A consortium led by Aecom, a professional services company with offices in more than 100 countries, was selected to undertake the two-stage study.
It has begun preparatory work already.
Carrying out the full study will depend on issues such as a decision from the Environment Court on whether water should be granted for the scheme, a 34km-long tunnel with a single power house between the Waitaki dam and the Stonewall, near Ikawai.
There are two options for the power house: underground near the Waitaki dam or above ground at the outfall.
The study's first stage will look at the viability and economics of the project, identify a preferred layout and pursue land-use resource-consent applications with the Waimate District Council.
The decision to proceed with the study's second stage will be dependent on the Environment Court's decision and the viability and economics of the project determined during stage 1.
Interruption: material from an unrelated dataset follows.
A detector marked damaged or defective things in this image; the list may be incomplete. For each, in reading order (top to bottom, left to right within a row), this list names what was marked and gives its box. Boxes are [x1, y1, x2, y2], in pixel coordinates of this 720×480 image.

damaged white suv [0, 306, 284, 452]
If stage 2 goes ahead, it will include further investigation, an update of cost and risk estimates, and design completion.
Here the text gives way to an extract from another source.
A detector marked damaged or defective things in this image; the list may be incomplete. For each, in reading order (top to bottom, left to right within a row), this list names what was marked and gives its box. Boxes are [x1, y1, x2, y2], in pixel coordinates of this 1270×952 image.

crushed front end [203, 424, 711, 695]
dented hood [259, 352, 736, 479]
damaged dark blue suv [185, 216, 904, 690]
The feasibility study is one step in the timetable Meridian has for the scheme, which could see it completed by 2020.
External relations manager Clare Shaw yesterday said the study would provide Meridian Energy with a clearer view of the commercial viability of the north bank scheme.
The information would be used by Meridian managers and the board of directors to decide if and when to proceed with detailed design and construction work.
The study would also provide information for the application for land-use resource consents to build and operate the scheme.
Expressions of interest in carrying out the study were called in February and the consortium was now carrying out initial planning and preparation, she said.
Those processes included some limited drilling and preliminary engineering design work.
"If and when we commit to a full engineering study, this will involve more extensive investigations and design work, likely to take 12 to 14 months," she said.
Some design work and estimates of the cost of the scheme were carried out by Meridian in a pre-feasibility study to prepare for resource-consent applications to take water from the lower Waitaki River.
Meridian made it clear the water-only consents, granted in December by Environment Canterbury but appealed to the Environment Court, were just one step in the process of deciding whether to build the scheme.